TASK DESCRIPTION:
Write out every row below word for word, omitting the pictures.

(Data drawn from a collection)
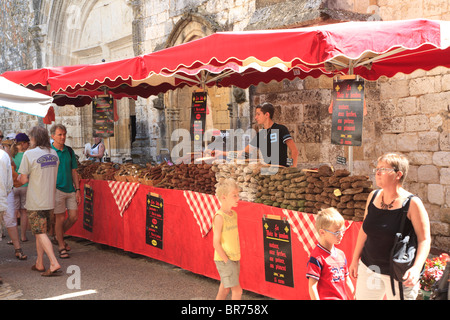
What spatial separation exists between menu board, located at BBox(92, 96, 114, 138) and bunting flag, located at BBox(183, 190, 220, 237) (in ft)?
11.6

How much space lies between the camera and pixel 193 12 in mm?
10094

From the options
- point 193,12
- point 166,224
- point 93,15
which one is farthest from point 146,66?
point 93,15

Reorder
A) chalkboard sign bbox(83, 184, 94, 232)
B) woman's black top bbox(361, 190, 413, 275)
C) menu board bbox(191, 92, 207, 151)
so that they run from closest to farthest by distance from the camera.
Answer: woman's black top bbox(361, 190, 413, 275)
menu board bbox(191, 92, 207, 151)
chalkboard sign bbox(83, 184, 94, 232)

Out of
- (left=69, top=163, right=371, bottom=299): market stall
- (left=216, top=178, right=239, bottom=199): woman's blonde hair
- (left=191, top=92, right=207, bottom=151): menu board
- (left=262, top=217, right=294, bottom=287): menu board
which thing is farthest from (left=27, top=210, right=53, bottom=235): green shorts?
(left=216, top=178, right=239, bottom=199): woman's blonde hair

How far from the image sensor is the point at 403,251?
116 inches

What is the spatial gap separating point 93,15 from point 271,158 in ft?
38.5

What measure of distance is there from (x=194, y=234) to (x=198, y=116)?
202 centimetres

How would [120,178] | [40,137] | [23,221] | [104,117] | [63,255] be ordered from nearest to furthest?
[40,137] → [63,255] → [120,178] → [23,221] → [104,117]

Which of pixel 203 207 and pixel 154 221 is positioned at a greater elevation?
pixel 203 207

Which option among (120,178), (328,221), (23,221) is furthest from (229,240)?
(23,221)

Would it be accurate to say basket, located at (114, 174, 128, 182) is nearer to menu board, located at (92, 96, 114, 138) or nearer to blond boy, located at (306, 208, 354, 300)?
menu board, located at (92, 96, 114, 138)

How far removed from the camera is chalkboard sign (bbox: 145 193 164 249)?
5977mm

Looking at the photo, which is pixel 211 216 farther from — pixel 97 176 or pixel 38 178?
pixel 97 176

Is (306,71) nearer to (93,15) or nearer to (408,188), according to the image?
(408,188)
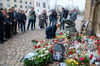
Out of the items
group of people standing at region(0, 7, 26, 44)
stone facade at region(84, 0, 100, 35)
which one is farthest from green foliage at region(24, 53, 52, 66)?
stone facade at region(84, 0, 100, 35)

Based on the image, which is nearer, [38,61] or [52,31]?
[38,61]

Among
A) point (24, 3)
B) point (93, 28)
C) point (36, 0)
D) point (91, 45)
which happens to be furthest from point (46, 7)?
point (91, 45)

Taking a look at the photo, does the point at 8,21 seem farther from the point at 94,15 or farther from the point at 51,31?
the point at 94,15

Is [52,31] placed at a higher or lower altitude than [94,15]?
lower

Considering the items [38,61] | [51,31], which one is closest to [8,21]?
[51,31]

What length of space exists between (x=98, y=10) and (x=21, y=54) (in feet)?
17.0

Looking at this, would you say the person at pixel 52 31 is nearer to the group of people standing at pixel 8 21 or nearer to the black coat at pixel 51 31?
the black coat at pixel 51 31

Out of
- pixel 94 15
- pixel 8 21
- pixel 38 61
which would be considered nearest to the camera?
pixel 38 61

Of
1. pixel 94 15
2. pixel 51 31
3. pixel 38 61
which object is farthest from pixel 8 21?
pixel 94 15

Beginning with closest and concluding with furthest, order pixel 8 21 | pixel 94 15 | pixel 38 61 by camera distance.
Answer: pixel 38 61 < pixel 8 21 < pixel 94 15

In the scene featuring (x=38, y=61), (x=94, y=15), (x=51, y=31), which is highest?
(x=94, y=15)

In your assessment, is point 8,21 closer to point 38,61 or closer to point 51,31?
point 51,31

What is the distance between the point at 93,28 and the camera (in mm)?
8805

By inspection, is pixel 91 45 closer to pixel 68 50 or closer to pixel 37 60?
pixel 68 50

WRITTEN REPLY:
What spatial separation exists between menu board, located at BBox(92, 96, 114, 138) and bunting flag, located at BBox(183, 190, 220, 237) (in ft)?
11.6

How much space lies between the camera and pixel 193 12 in mm?
10094

From the options
- point 193,12
- point 166,224
- point 93,15
which one is farthest from point 146,66?
point 93,15

Reorder
A) chalkboard sign bbox(83, 184, 94, 232)
B) woman's black top bbox(361, 190, 413, 275)
C) menu board bbox(191, 92, 207, 151)
so that they run from closest to farthest by distance from the camera.
Answer: woman's black top bbox(361, 190, 413, 275)
menu board bbox(191, 92, 207, 151)
chalkboard sign bbox(83, 184, 94, 232)

Out of
- (left=69, top=163, right=371, bottom=299): market stall
- (left=216, top=178, right=239, bottom=199): woman's blonde hair
- (left=191, top=92, right=207, bottom=151): menu board
- (left=262, top=217, right=294, bottom=287): menu board
which thing is farthest from (left=27, top=210, right=53, bottom=235): green shorts?
(left=216, top=178, right=239, bottom=199): woman's blonde hair

How far from the image sensor is the point at 403,251?
116 inches

What is the spatial gap separating point 93,15 from point 271,158 in ft?
38.5

What measure of distance is there from (x=194, y=234) to (x=198, y=116)?
202 centimetres

How would [120,178] | [40,137] | [23,221] | [104,117] | [63,255] be ordered from nearest to furthest?
[40,137] → [63,255] → [120,178] → [23,221] → [104,117]

Which of pixel 203 207 and pixel 154 221 is positioned at a greater elevation?
pixel 203 207

Which option among (120,178), (328,221), (23,221) is furthest from (229,240)?
(23,221)

Would it be accurate to say basket, located at (114, 174, 128, 182) is nearer to menu board, located at (92, 96, 114, 138) or nearer to blond boy, located at (306, 208, 354, 300)?
menu board, located at (92, 96, 114, 138)

How far removed from the camera is chalkboard sign (bbox: 145 193 164 249)?
5977mm

Looking at the photo, which is pixel 211 216 farther from — pixel 97 176 or pixel 38 178?
pixel 97 176

Is (306,71) nearer to (93,15) or nearer to (408,188), according to the image?
(408,188)
Out of the items
group of people standing at region(0, 7, 26, 44)
stone facade at region(84, 0, 100, 35)
which one is farthest from green foliage at region(24, 53, 52, 66)?
stone facade at region(84, 0, 100, 35)

Based on the image, which is nearer, [38,61] or [52,31]?
[38,61]

Among
A) point (24, 3)
B) point (93, 28)
C) point (36, 0)
D) point (91, 45)
which happens to be furthest from point (46, 7)?
point (91, 45)

Taking a look at the photo, does the point at 8,21 seem farther from the point at 94,15 or farther from the point at 51,31?
the point at 94,15

Is [52,31] placed at a higher or lower altitude than [94,15]?
lower

Considering the items [38,61] | [51,31], which one is closest to [8,21]?
[51,31]

What length of space exists between (x=98, y=10) and (x=21, y=54) (in feet)?
17.0

Looking at this, would you say the person at pixel 52 31 is nearer to the group of people standing at pixel 8 21 or nearer to the black coat at pixel 51 31?
the black coat at pixel 51 31

Out of
- pixel 94 15
- pixel 8 21
- pixel 38 61
which would be considered nearest to the camera?
pixel 38 61

Of
1. pixel 94 15
2. pixel 51 31
3. pixel 38 61
which object is farthest from pixel 8 21?
pixel 94 15

Beginning with closest and concluding with furthest, order pixel 8 21 | pixel 94 15 | pixel 38 61 by camera distance.
Answer: pixel 38 61 < pixel 8 21 < pixel 94 15

In the scene featuring (x=38, y=61), (x=94, y=15), (x=51, y=31), which is highest?
(x=94, y=15)

In your assessment, is point 8,21 closer to point 38,61 or closer to point 51,31?
point 51,31

What is the distance between the point at 93,28 and the camera (in mm)?
8805

By inspection, is pixel 91 45 closer to pixel 68 50 or closer to pixel 37 60?
pixel 68 50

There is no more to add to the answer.